Je ne supporte pas l’idée de la condescendance en général. Et si tu n’as rien à m’apprendre, ça accentue un peu mon antipathie à ton égard, dans le meilleur des cas, je t’ignore poliment.
Le patron idéal ?
Il sait réserver un restau tout seul, il sait imprimer des documents et surtout il est conscient qu’on ne peut décemment pas tripper devant un compte-rendu de réunion, donc il fait varier tes tâches.
J’en profite au passage pour rappeler l’abolition du droit de cuissage.
Tu aimes ton job ?
Non. D’une certaine façon j’ai parfois travaillé avec des gens vraiment intéressants, qui m’ont appris beaucoup de choses, ça rendait ma tâche moins contraignante. Après je n’ai pas le sens du service, c’est un peu un handicap dans ce métier, et l’administratif pur me casse les noisettes. 90% d’administratif pour quelqu’un qui n’a pas géré sa paperasserie perso depuis les accords de Yalta c’est l’enfer.

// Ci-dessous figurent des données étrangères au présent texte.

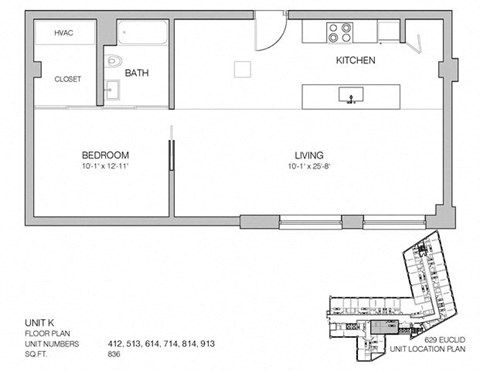 Floor plan for 1 bed, 1 bath, 836 sqft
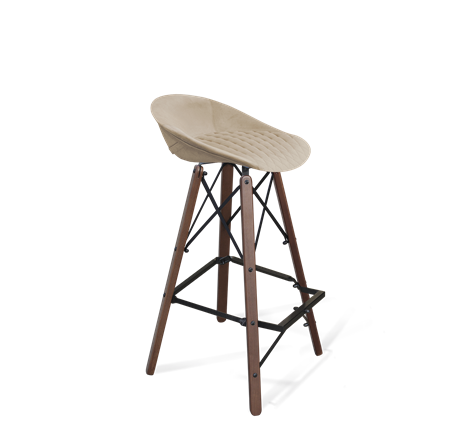 Барный стул SHT-ST19-SF1 / SHT-S80 (ванильный крем/темный орех/черный) в Вологде - изображение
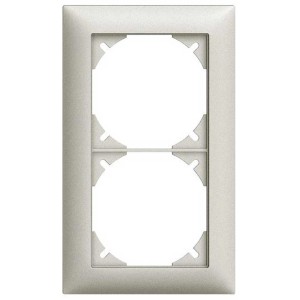 Feller EdizioDue cornice di copertura, doppia, grigio chiaro, per interruttori e prese.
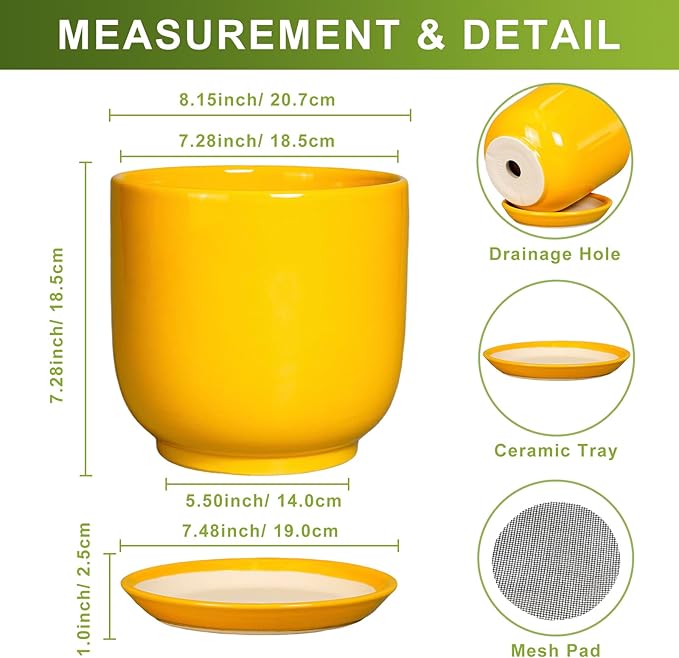 Ceramic Plant Pot 8 Inch - Decorative Modern Round Indoor Planter for Plants Flowers with Drainage Hole and Saucer, House Desk Office Home Decor, Yellow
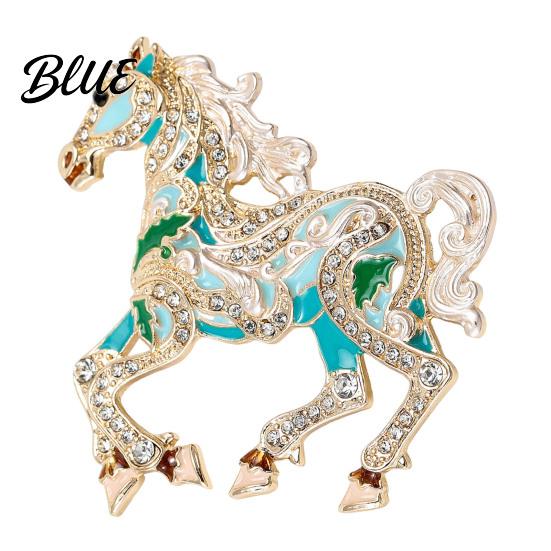 Elegant Horse Accessory Colorful Brooch Rhinestone Encrusted Alloy Lapel Pin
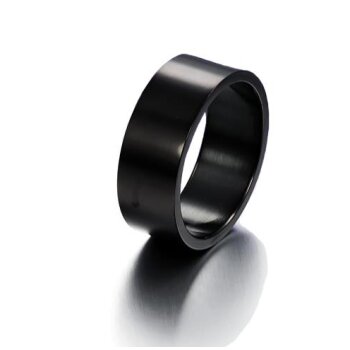 Schwarzer Edelstahl Herrenring 316 L schwarz / glänzend 8mm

Après je bosse dans la Pub, c’est tout de même un milieu sympa. Je bosserais dans la plomberie, je crois que je me serais déjà suicidée, pendue au bout d’un truc PVC.
Tu comptes changer d’activité ?
J’y travaille justement, Je te tiens au courant de mes avancées.
Tu as envie de rajouter autre chose ?
Oui, ça n’a aucun rapport mais j’aime pas Marion Cotillard, c’est dit.